Thursday, February 18, 2010

Evil Will Always Win


Facebook just enabled a 'smart lists' feature to help build out their understanding of you and your connections. Certain lists (eg. family) add a profile suggestion for everyone that you add to the list. As a result, I have been bombarded with many family confirmations from fairly distant relatives.

This is a fairly sneaky way to get more information about their users without each user needing to enter stuff...because everyone has that one crazy relative that spends way too much time on facebook, tagging you in all your own photos, and filling out lots of extra relationship details just for you to 'confirm'. Its thinking like this that will keep them ahead of competitors like Google who can't seem to crack the "social" nut, I guess.
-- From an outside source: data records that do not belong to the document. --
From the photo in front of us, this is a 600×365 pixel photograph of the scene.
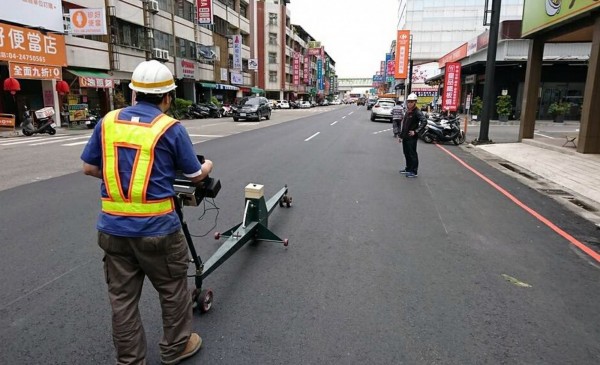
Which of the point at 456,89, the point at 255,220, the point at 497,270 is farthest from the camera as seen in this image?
the point at 456,89

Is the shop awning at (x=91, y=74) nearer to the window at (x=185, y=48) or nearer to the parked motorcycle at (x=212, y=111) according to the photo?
the parked motorcycle at (x=212, y=111)

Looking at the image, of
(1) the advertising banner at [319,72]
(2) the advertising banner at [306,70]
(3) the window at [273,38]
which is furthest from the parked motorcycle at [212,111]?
(1) the advertising banner at [319,72]

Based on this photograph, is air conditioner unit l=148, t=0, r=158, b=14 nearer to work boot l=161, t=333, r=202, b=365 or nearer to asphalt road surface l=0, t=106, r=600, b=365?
asphalt road surface l=0, t=106, r=600, b=365

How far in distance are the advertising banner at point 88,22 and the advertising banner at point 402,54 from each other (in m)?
35.6

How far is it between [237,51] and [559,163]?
45430 millimetres

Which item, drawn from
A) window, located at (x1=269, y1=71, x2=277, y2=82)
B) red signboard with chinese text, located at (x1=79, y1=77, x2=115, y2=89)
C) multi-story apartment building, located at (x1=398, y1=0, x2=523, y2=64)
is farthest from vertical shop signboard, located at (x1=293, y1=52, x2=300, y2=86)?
red signboard with chinese text, located at (x1=79, y1=77, x2=115, y2=89)

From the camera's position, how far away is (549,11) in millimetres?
14203

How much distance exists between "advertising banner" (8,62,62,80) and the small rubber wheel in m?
21.6

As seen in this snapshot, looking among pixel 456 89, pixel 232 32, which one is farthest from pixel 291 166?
pixel 232 32

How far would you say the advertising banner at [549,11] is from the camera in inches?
475

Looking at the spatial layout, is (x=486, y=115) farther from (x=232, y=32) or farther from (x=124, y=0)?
(x=232, y=32)

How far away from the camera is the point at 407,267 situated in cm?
446

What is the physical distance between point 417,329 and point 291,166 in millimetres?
7629

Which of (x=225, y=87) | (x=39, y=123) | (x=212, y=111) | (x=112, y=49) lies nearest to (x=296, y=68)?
(x=225, y=87)
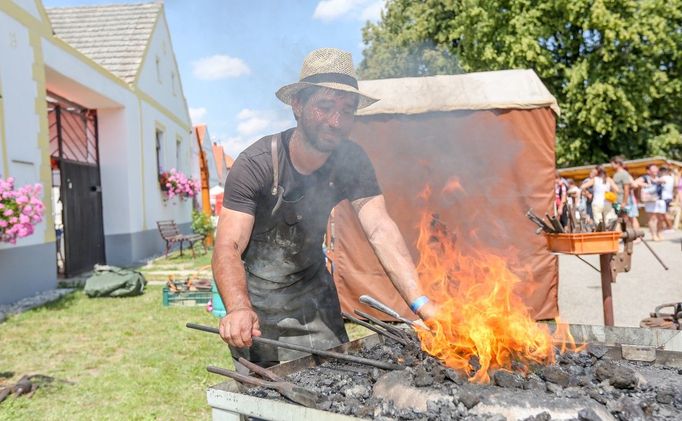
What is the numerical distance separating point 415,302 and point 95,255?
11678mm

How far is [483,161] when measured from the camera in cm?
603

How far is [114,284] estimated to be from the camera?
8.83m

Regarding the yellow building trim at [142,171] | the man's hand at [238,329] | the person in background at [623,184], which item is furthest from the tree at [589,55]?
the man's hand at [238,329]

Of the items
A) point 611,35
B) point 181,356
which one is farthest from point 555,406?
point 611,35

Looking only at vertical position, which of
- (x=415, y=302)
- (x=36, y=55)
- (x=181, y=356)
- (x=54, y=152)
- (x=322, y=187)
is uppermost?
(x=36, y=55)

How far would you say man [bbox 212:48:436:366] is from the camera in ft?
8.16

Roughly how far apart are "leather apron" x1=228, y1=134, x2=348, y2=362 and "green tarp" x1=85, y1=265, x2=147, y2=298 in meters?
6.75

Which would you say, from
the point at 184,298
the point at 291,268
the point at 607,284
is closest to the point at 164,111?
the point at 184,298

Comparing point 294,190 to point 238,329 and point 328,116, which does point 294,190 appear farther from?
point 238,329

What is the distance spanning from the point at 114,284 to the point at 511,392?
8202mm

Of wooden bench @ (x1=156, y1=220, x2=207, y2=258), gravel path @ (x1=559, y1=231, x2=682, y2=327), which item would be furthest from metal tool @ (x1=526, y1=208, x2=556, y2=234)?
wooden bench @ (x1=156, y1=220, x2=207, y2=258)

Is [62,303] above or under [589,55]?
under

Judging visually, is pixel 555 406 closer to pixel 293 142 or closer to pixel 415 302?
pixel 415 302

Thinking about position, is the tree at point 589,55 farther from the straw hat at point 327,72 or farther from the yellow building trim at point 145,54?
the straw hat at point 327,72
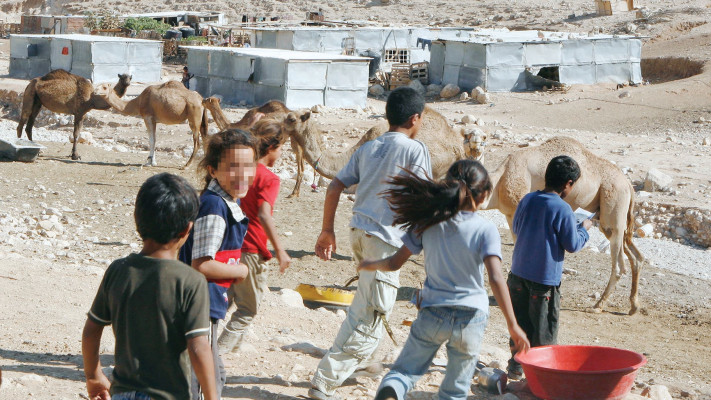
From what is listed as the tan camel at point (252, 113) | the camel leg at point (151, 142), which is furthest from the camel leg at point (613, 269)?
the camel leg at point (151, 142)

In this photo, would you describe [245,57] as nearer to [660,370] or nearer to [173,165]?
[173,165]

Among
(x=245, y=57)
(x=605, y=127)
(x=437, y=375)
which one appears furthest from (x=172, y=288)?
(x=245, y=57)

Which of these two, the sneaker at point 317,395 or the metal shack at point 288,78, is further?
the metal shack at point 288,78

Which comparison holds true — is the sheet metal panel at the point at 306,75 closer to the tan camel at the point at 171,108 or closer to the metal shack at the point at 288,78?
the metal shack at the point at 288,78

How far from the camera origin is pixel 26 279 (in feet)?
25.6

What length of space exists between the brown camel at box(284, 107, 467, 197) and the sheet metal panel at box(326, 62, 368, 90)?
503 inches

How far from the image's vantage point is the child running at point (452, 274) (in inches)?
167

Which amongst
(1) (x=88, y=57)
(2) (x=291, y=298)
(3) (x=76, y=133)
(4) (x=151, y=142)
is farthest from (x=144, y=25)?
(2) (x=291, y=298)

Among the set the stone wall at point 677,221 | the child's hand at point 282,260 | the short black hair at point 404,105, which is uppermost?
the short black hair at point 404,105

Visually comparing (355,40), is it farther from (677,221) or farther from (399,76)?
(677,221)

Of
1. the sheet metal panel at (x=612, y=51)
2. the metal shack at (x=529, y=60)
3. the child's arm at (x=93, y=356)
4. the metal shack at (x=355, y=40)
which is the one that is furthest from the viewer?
the metal shack at (x=355, y=40)

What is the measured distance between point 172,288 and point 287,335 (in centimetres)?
392

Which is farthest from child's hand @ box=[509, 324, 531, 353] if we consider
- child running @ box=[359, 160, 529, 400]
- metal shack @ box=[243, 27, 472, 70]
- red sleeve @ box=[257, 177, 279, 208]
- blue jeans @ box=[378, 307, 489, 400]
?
metal shack @ box=[243, 27, 472, 70]

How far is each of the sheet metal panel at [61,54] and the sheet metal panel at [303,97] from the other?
10.5m
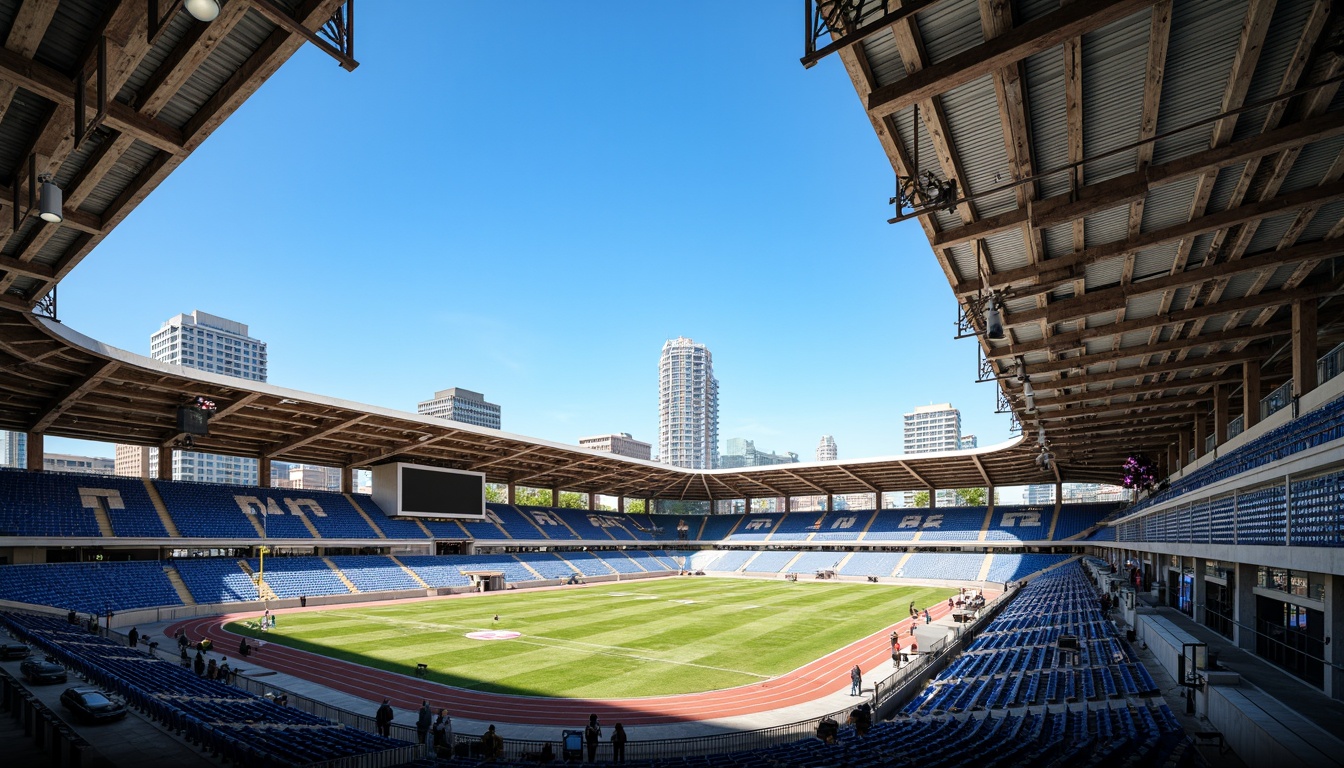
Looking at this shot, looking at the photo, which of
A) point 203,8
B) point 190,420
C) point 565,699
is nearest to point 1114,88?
point 203,8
Its like in spaceballs:
Anyway, in this case I really would like to acknowledge the relationship, but the exact relationship is not defined on the dropdown box (there's no such thing as a 2nd-cousin-in-law). So, it seems the system will not let me confirm a relationship exists without picking exactly what that relationship is (for which there is no option). Dear Facebook, please provide a 'write-in', 'other', or 'unspecified' option to these confirmation dialogs...I feel bad hitting the 'ignore' button like this.
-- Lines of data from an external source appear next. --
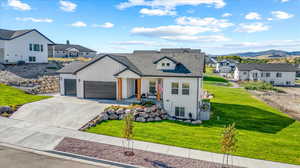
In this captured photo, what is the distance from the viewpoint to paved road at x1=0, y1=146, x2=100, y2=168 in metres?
9.77

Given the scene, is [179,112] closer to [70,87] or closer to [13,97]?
[70,87]

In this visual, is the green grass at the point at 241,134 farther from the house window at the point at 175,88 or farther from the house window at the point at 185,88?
the house window at the point at 185,88

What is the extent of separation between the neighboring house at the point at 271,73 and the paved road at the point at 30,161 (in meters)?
65.1

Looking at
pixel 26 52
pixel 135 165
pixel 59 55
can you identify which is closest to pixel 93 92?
pixel 135 165

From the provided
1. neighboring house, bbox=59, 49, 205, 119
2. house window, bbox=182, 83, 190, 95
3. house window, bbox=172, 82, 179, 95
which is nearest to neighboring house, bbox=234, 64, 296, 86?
neighboring house, bbox=59, 49, 205, 119

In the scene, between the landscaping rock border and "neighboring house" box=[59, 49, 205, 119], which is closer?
the landscaping rock border

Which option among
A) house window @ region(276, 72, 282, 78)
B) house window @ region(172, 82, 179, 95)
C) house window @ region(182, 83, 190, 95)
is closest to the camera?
house window @ region(182, 83, 190, 95)

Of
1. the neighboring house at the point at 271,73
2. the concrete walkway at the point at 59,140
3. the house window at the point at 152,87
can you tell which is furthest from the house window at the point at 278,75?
the concrete walkway at the point at 59,140

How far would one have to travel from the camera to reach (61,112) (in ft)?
60.5

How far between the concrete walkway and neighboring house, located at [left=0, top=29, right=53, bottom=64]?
2714cm

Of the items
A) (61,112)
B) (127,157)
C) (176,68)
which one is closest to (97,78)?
(61,112)

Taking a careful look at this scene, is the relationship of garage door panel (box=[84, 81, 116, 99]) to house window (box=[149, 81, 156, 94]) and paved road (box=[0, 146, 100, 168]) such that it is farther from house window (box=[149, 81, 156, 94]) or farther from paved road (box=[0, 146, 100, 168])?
paved road (box=[0, 146, 100, 168])

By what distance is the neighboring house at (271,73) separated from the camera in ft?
192

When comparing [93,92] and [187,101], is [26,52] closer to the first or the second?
[93,92]
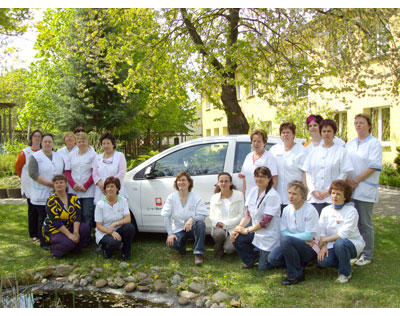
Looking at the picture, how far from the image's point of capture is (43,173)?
6605mm

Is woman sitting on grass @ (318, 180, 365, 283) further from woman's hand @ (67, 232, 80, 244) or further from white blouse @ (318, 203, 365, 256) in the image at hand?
woman's hand @ (67, 232, 80, 244)

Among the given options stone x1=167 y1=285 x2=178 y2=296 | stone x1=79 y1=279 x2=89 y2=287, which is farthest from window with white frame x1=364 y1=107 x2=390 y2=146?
stone x1=79 y1=279 x2=89 y2=287

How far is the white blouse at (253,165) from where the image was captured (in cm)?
558

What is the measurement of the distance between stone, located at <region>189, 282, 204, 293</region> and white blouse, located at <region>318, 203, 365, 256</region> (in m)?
1.67

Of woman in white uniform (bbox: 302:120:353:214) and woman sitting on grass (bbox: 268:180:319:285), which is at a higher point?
woman in white uniform (bbox: 302:120:353:214)

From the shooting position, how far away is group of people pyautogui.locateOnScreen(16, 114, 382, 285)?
194 inches

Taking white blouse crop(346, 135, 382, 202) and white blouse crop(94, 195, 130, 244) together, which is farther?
white blouse crop(94, 195, 130, 244)

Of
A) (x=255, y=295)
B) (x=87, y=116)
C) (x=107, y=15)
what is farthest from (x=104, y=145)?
(x=87, y=116)

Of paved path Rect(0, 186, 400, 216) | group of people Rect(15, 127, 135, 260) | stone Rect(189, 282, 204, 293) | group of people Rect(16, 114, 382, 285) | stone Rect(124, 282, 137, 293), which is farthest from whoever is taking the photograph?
paved path Rect(0, 186, 400, 216)

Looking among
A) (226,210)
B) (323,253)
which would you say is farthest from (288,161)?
(323,253)

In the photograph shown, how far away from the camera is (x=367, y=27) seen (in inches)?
A: 251

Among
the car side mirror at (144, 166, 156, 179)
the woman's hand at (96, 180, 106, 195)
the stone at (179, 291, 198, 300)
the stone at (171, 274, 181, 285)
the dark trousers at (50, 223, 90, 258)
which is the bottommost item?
the stone at (179, 291, 198, 300)
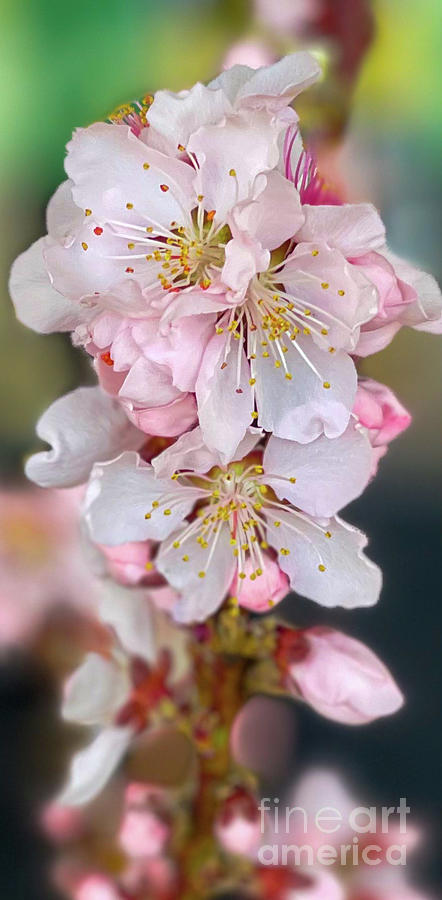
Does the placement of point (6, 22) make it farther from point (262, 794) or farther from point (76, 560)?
point (262, 794)

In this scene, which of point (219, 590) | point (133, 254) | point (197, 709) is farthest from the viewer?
point (197, 709)

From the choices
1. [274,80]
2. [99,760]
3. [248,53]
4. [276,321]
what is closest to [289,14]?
[248,53]

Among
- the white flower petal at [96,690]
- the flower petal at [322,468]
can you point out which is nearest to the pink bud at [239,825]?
the white flower petal at [96,690]


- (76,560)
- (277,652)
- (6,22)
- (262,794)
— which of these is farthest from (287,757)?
(6,22)

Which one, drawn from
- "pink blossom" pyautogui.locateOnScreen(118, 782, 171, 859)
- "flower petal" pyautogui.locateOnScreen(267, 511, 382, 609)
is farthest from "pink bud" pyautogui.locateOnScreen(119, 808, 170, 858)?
"flower petal" pyautogui.locateOnScreen(267, 511, 382, 609)

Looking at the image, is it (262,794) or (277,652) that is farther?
(262,794)

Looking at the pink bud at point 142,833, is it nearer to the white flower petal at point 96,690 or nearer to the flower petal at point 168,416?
the white flower petal at point 96,690

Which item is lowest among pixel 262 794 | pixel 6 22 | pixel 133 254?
pixel 262 794
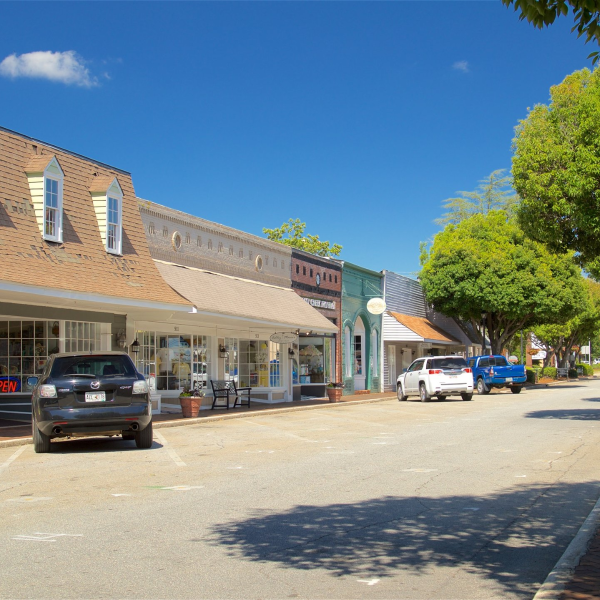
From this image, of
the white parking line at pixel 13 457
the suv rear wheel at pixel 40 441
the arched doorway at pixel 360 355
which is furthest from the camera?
the arched doorway at pixel 360 355

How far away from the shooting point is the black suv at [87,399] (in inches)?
479

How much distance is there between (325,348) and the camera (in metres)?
32.6

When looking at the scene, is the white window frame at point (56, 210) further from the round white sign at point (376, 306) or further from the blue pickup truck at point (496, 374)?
the blue pickup truck at point (496, 374)

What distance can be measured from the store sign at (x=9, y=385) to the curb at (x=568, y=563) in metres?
14.2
Wednesday, February 3, 2010

If you can't beat 'em...

One of the things I consider most strange about commercially-tied open source projects is the lack of co-opetition.
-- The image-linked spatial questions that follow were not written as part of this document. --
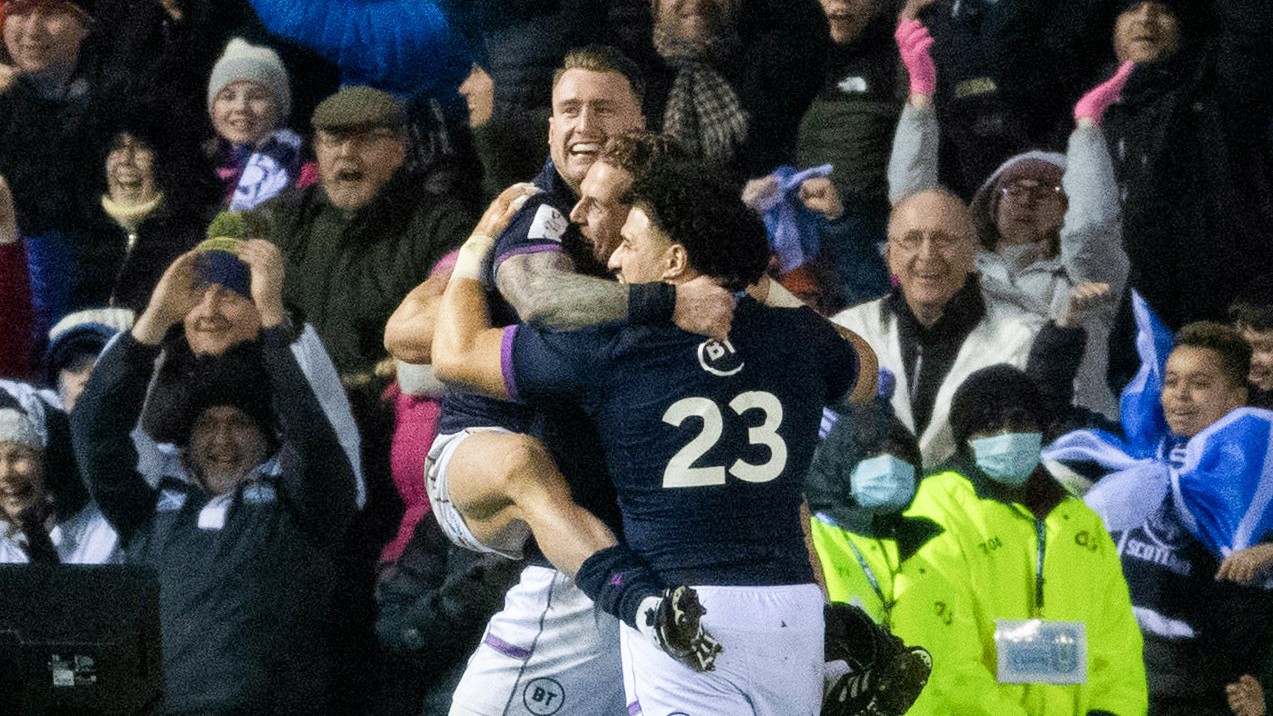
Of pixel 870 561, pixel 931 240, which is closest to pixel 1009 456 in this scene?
pixel 870 561

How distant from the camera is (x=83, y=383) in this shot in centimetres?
710

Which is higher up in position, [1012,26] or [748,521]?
[1012,26]

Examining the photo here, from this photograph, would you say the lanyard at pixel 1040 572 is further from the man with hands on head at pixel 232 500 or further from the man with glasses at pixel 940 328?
the man with hands on head at pixel 232 500

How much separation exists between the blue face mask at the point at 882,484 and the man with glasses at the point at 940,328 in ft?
1.60

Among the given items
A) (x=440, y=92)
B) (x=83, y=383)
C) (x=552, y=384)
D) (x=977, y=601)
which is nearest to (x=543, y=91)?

Why do we need separate Apache projects for Axis2 and CXF?
Well that's because IBM and WSO2 'run' Axis2 while CXF is backed by Progress Software.

Why do we need OpenJPA? Why not just storm (I mean collaborate within) the EclipseLink project?

Its amazing to me how many open source projects have only a single company's backing. What happens when that company deinvests? I think organizations like Apache and the Eclipse Foundation work hard to get these players to see the light and work hand-in-hand on a common code base (for the good of the community), but I guess its somewhat against the open source ethos of letting "a thousand flowers bloom".

Maybe it has something to do with whether the companies involved are market leaders or not. Second and third tier companies have the most incentive to collaborate. If you're not the market leader, its in your best interest to band together to 'defeat' (or at least compete with) a common enemy. And open source is the perfect place to do that.